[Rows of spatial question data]
## Start
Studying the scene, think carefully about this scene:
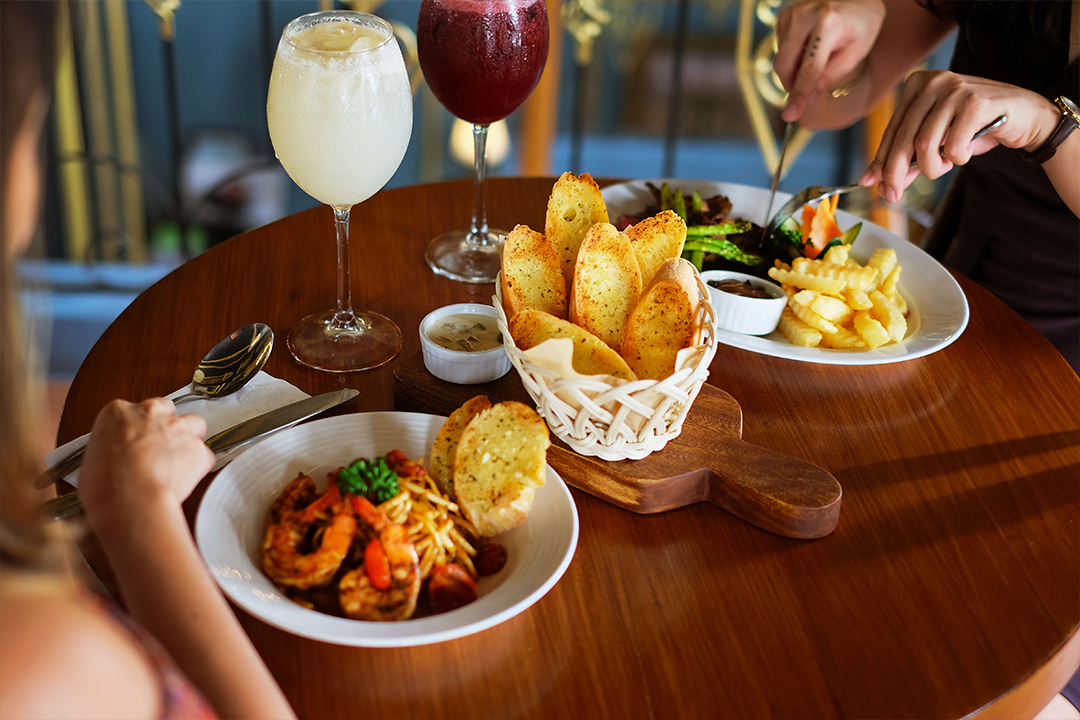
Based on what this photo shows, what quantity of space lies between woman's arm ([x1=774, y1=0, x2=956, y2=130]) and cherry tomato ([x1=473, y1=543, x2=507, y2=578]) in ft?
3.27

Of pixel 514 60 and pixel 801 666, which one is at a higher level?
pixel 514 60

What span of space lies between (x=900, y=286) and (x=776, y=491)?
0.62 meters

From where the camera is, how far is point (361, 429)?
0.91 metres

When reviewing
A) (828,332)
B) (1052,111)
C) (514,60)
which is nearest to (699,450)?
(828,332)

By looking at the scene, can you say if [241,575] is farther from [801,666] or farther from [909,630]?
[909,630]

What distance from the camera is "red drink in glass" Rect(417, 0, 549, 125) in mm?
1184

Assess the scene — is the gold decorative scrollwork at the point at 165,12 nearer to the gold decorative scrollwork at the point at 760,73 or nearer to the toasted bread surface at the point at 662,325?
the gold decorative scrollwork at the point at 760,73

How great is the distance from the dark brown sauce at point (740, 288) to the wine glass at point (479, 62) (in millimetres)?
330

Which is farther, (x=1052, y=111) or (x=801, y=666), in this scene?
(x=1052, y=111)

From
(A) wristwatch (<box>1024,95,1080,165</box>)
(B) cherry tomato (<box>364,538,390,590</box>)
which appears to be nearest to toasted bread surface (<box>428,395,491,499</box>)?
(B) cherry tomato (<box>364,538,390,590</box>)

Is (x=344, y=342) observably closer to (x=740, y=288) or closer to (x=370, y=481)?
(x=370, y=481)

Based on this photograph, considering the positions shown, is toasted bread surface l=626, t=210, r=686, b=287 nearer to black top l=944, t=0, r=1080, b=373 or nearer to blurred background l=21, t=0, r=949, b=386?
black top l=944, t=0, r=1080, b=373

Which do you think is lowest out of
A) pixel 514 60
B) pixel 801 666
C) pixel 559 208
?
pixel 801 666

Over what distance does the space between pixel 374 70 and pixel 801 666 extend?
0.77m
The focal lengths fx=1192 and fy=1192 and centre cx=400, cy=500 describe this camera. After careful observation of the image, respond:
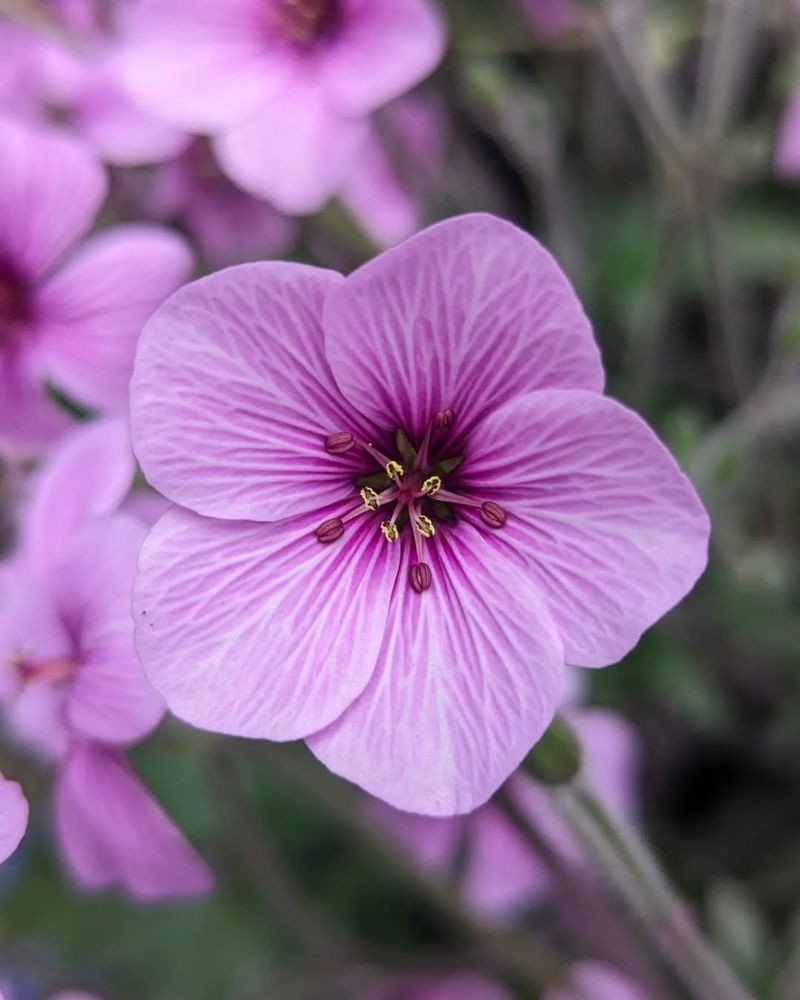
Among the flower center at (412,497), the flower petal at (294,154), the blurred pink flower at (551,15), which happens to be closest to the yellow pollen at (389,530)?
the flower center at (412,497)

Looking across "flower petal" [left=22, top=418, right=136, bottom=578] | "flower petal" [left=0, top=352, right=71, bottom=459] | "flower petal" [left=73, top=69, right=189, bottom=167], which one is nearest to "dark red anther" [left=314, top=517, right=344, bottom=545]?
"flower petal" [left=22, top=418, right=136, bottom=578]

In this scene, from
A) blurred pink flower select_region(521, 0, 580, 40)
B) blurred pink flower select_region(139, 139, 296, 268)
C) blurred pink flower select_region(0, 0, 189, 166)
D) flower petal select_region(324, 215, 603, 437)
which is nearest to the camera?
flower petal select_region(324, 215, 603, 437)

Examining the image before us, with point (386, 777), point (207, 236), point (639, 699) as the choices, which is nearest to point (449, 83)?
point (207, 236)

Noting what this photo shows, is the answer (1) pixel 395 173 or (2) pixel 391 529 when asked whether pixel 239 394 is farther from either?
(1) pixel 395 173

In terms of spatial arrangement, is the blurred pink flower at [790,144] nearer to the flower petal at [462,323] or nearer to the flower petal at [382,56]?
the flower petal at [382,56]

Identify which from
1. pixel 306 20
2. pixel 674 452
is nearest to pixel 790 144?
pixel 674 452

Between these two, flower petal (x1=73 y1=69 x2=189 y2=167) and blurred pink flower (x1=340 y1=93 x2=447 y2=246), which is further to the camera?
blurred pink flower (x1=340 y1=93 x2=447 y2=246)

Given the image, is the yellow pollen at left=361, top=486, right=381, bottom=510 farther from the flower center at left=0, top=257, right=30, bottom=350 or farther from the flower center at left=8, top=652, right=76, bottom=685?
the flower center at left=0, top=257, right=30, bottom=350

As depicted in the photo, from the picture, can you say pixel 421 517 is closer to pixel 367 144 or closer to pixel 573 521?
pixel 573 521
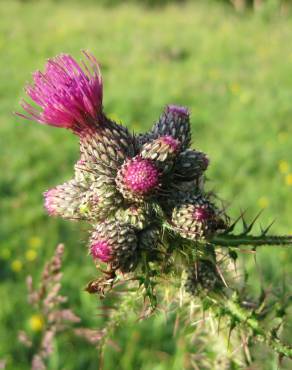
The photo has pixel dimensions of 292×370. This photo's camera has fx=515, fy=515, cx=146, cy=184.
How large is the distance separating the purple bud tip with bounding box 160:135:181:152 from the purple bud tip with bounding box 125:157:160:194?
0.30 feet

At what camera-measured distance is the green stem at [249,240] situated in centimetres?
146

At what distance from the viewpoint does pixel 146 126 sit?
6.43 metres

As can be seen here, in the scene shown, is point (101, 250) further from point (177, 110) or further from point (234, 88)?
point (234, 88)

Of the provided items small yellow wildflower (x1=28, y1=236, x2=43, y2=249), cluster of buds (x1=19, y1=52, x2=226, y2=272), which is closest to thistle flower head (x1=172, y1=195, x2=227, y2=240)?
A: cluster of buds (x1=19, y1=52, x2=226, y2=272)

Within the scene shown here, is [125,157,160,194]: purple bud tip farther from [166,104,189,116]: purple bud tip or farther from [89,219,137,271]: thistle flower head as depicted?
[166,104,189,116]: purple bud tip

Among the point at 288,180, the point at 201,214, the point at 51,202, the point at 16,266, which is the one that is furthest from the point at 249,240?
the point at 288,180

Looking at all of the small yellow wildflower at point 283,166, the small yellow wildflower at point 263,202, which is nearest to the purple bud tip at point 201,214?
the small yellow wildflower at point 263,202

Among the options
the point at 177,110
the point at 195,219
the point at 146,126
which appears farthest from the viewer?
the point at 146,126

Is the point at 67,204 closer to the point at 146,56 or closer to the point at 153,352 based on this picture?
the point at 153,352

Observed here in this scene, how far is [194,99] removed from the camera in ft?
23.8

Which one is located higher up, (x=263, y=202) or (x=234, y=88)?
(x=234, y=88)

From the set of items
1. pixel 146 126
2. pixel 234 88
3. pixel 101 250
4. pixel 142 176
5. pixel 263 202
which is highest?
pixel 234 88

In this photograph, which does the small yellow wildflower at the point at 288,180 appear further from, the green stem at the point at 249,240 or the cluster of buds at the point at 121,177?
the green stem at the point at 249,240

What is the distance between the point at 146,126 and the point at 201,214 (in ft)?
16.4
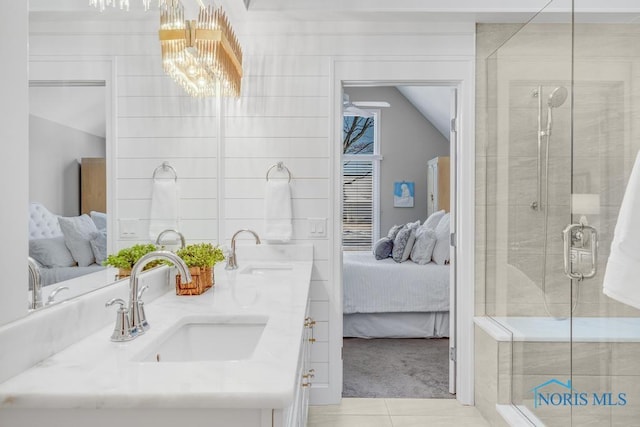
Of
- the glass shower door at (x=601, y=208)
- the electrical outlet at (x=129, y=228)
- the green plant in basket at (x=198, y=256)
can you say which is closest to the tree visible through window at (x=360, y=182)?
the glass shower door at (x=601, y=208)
## End
## What is expected
Copy out all the data exactly; skip the pictures.

## Task result
Studying the scene, think carefully about this scene:
Based on what this photo shows, what quantity of space lies between woman's arm ([x1=774, y1=0, x2=956, y2=130]) and cherry tomato ([x1=473, y1=543, x2=507, y2=578]) in ft?
3.27

Of pixel 514 60 and pixel 801 666, which one is at a higher level?
pixel 514 60

What span of space lies between (x=900, y=286) and (x=776, y=491)?
0.62 meters

From where the camera is, how far is point (361, 429)?
0.91 metres

When reviewing
A) (828,332)
B) (1052,111)
C) (514,60)
which is nearest to (699,450)?
(828,332)

By looking at the scene, can you say if [241,575] is farther from [801,666] or farther from [909,630]?
[909,630]

What distance from the camera is "red drink in glass" Rect(417, 0, 549, 125) in mm?
1184

Assess the scene — is the gold decorative scrollwork at the point at 165,12 nearer to the gold decorative scrollwork at the point at 760,73 or nearer to the toasted bread surface at the point at 662,325?
the gold decorative scrollwork at the point at 760,73

How great is the distance from the dark brown sauce at point (740, 288) to the wine glass at point (479, 62) (in millimetres)?
330

Which is farther, (x=1052, y=111) or (x=801, y=666), in this scene?
(x=1052, y=111)

From
(A) wristwatch (<box>1024,95,1080,165</box>)
(B) cherry tomato (<box>364,538,390,590</box>)
which appears to be nearest to toasted bread surface (<box>428,395,491,499</box>)?
(B) cherry tomato (<box>364,538,390,590</box>)

Is (x=344, y=342) observably closer to (x=740, y=288) or closer to (x=370, y=481)?
(x=370, y=481)

Based on this photograph, considering the positions shown, is toasted bread surface l=626, t=210, r=686, b=287 nearer to black top l=944, t=0, r=1080, b=373 or nearer to blurred background l=21, t=0, r=949, b=386?
black top l=944, t=0, r=1080, b=373

Which do you think is lowest out of
A) pixel 514 60
B) pixel 801 666
C) pixel 559 208
?
pixel 801 666

Over what distance does the space between pixel 374 70 and pixel 801 666 extend?
0.77m
The focal lengths fx=1192 and fy=1192 and centre cx=400, cy=500 describe this camera. After careful observation of the image, respond:
Among the flower center at (412,497), the flower petal at (294,154), the blurred pink flower at (551,15), which happens to be closest to the yellow pollen at (389,530)?
the flower center at (412,497)

Looking across "flower petal" [left=22, top=418, right=136, bottom=578] | "flower petal" [left=0, top=352, right=71, bottom=459] | "flower petal" [left=73, top=69, right=189, bottom=167], which one is nearest to "dark red anther" [left=314, top=517, right=344, bottom=545]?
"flower petal" [left=22, top=418, right=136, bottom=578]

In this scene, from
A) blurred pink flower select_region(521, 0, 580, 40)
B) blurred pink flower select_region(139, 139, 296, 268)
C) blurred pink flower select_region(0, 0, 189, 166)
D) flower petal select_region(324, 215, 603, 437)
which is nearest to the camera?
flower petal select_region(324, 215, 603, 437)

Examining the image before us, with point (386, 777), point (207, 236), point (639, 699) as the choices, which is nearest to point (449, 83)?
point (207, 236)

Noting what this photo shows, is the answer (1) pixel 395 173 or (2) pixel 391 529 when asked whether pixel 239 394 is farther from either?
(1) pixel 395 173

In terms of spatial arrangement, is the blurred pink flower at [790,144] nearer to the flower petal at [462,323] or nearer to the flower petal at [382,56]?
the flower petal at [382,56]

Identify which from
1. pixel 306 20
2. pixel 674 452
is nearest to pixel 790 144?
pixel 674 452

Between these two, flower petal (x1=73 y1=69 x2=189 y2=167) and blurred pink flower (x1=340 y1=93 x2=447 y2=246), which is further to the camera?
blurred pink flower (x1=340 y1=93 x2=447 y2=246)

Given the image, is the yellow pollen at left=361, top=486, right=381, bottom=510 farther from the flower center at left=0, top=257, right=30, bottom=350 or farther from the flower center at left=8, top=652, right=76, bottom=685?
the flower center at left=0, top=257, right=30, bottom=350

As depicted in the photo, from the picture, can you say pixel 421 517 is closer to pixel 367 144 or closer to pixel 573 521?
pixel 573 521
The photo has pixel dimensions of 292×370. This photo's camera has fx=515, fy=515, cx=146, cy=184.
How large is the distance separating the purple bud tip with bounding box 160:135:181:152 from the purple bud tip with bounding box 125:157:160:194?
0.30 feet

At what camera-measured distance is the green stem at [249,240] situated in centimetres?
146

At what distance from the viewpoint does pixel 146 126 sit?
6.43 metres

As can be seen here, in the scene shown, is point (101, 250) further from point (177, 110) or further from point (234, 88)?
point (234, 88)

Of the provided items small yellow wildflower (x1=28, y1=236, x2=43, y2=249), cluster of buds (x1=19, y1=52, x2=226, y2=272), which is closest to thistle flower head (x1=172, y1=195, x2=227, y2=240)?
A: cluster of buds (x1=19, y1=52, x2=226, y2=272)

Within the scene shown here, is [125,157,160,194]: purple bud tip farther from [166,104,189,116]: purple bud tip or farther from [89,219,137,271]: thistle flower head as depicted?
[166,104,189,116]: purple bud tip

Among the point at 288,180, the point at 201,214, the point at 51,202, the point at 16,266, which is the one that is furthest from the point at 249,240?
the point at 288,180

Looking at all of the small yellow wildflower at point 283,166, the small yellow wildflower at point 263,202, which is nearest to the purple bud tip at point 201,214?
the small yellow wildflower at point 263,202

Among the options
the point at 177,110
the point at 195,219
the point at 146,126
which appears farthest from the viewer?
the point at 146,126

Is the point at 67,204 closer to the point at 146,56 or closer to the point at 153,352 based on this picture?
the point at 153,352

Observed here in this scene, how far is [194,99] removed from the camera in ft?
23.8

Which one is located higher up, (x=263, y=202) or (x=234, y=88)?
(x=234, y=88)

From the set of items
1. pixel 146 126
2. pixel 234 88
3. pixel 101 250
4. pixel 142 176
5. pixel 263 202
which is highest?
pixel 234 88

In this photograph, which does the small yellow wildflower at the point at 288,180 appear further from, the green stem at the point at 249,240 or the cluster of buds at the point at 121,177?
the green stem at the point at 249,240

What is the distance between the point at 146,126 and the point at 201,214 (in ft)?
16.4
Of
- the glass shower door at (x=601, y=208)
- the electrical outlet at (x=129, y=228)
- the green plant in basket at (x=198, y=256)
can you say which is closest to the tree visible through window at (x=360, y=182)?
the glass shower door at (x=601, y=208)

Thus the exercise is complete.